Almost all Chinese economists embrace Adam Smith’s “invisible hand” and
its modern representative like Milton Friedman, every leader in all level of
governments is trained by the Smith’s dogma. In fact, it’s Adam Smith not
Karl Marx who is the real hierophant. Hence they believe in market economy and
free trade unconditionally. With no exception, the media, reporters and editors
are all the embracers of Smith’s dogma, them seldom know that protectionism
rather than free trade is the secret prescription of development of America,
German, France, Japan, even the Great Britain. In their eyes, protectionism is
equivalent to “close the door”.
It’s very
interesting that under the surface of rejecting the western model China learn
every thing from America with the reform and opening up policy. America
sparkplug neoliberalism, then neoliberalism become fashion in China; Nasdaq
upswings, the second board stock market become the top topic of China’s
capital market; American communication industry opens to competition, China’s
communication industry become eager to be dismantled. This kind of thinking
model plays an important role in persuading the public.
The fourth
point I would like to point out is that things are changing.
With the
explosion of Asian financial crisis, with the rapid growth of unemployed
population and the deterioration of the countryside, with more state-owned
enterprises went bankrupt, public emotion against market-oriented reform
strengthened. In economic academia, critique to IMF and Washington consensus
from several American economists such as Joseph Stiglitz and Paul Krugman
brought influence evidently. The translation of “ globalization trap: attack
on democracy and welfare” written by two German reporters gave a shock to
intellectuals both inside and outside economics academia. It suffice to say that
anti-neoliberalism forces are developing quickly.
Since the
first half of 1999, I have written many papers criticizing the policy of
accession to WTO and the related treaties. My book “ Collision: Globalization
trap and China’s reality choice” was finished at July 15, 1999, and was
published at January 2000. Though I fell under all kinds of pressures and
difficulties, I do gain more support from broad bases. To my surprise, China’s
central policy research institute published long summary of my book, and the
journal “International Trade” belonging to Ministry of Foreign Trade and
economic Cooperation published my article “thinking of anti-globalization”.

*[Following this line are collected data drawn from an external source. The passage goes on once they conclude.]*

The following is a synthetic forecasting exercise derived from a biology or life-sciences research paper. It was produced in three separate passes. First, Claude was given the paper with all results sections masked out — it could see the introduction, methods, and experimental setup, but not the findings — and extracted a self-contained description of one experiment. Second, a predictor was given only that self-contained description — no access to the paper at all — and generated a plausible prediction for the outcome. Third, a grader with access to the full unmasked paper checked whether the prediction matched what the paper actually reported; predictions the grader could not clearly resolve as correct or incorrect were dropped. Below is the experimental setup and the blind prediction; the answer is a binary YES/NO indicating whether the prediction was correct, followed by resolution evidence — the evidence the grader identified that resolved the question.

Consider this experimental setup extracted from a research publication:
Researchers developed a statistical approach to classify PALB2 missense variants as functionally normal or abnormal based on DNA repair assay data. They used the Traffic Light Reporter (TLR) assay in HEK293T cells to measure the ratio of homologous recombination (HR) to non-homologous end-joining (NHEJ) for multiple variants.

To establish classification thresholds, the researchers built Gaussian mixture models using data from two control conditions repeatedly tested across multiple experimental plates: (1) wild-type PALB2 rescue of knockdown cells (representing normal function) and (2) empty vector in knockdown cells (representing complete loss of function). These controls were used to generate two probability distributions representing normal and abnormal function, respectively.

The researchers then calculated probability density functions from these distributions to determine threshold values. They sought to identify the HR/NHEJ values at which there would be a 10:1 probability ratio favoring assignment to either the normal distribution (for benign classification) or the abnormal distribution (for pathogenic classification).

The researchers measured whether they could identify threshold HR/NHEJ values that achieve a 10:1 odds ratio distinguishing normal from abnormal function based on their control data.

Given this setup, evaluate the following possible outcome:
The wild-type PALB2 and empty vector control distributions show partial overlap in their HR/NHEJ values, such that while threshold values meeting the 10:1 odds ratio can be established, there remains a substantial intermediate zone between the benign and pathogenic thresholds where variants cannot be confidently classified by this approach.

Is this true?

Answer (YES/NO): YES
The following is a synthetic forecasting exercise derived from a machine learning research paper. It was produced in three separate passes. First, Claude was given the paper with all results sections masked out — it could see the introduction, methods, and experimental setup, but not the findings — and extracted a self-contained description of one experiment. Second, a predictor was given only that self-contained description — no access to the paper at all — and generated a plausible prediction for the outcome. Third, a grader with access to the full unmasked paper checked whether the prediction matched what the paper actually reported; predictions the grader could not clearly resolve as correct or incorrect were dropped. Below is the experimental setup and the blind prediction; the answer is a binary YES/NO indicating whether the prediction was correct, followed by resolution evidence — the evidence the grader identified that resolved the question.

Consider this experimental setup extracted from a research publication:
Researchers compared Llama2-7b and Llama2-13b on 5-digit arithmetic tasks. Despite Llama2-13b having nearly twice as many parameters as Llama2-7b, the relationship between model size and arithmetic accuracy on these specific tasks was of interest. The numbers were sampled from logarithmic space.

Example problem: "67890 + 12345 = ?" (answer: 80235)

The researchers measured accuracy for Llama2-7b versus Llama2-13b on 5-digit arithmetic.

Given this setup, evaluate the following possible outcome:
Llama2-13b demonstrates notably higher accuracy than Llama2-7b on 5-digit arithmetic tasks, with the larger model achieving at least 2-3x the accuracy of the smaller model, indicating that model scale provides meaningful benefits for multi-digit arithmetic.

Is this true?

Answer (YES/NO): NO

In addition, dozen of magazines gave abstract of and made comments on my view. I
was invited to attend different kinds of seminars or give lectures. At the
beginning of every lecture, I was in the minority, and when I finished speech, I
became one of the majority.
It’s evident that the Chinese economic academia has been split. Those neoliberalist scholars still command the majority, but have lost their arrogance, while anti-neoliberalist scholars are the minority but are now more confident and encouraged with the justice on their side. I think it might fit in the Chinese proverb “moral isn’t alone, it must have neighbors”, therefore I could come here and introduce my opinion. I believe deeply that democratic forces all over the world must oppose neoliberalism and make it illegal because it promotes polarization, tragedies, and disasters in every front and in every corner of the world.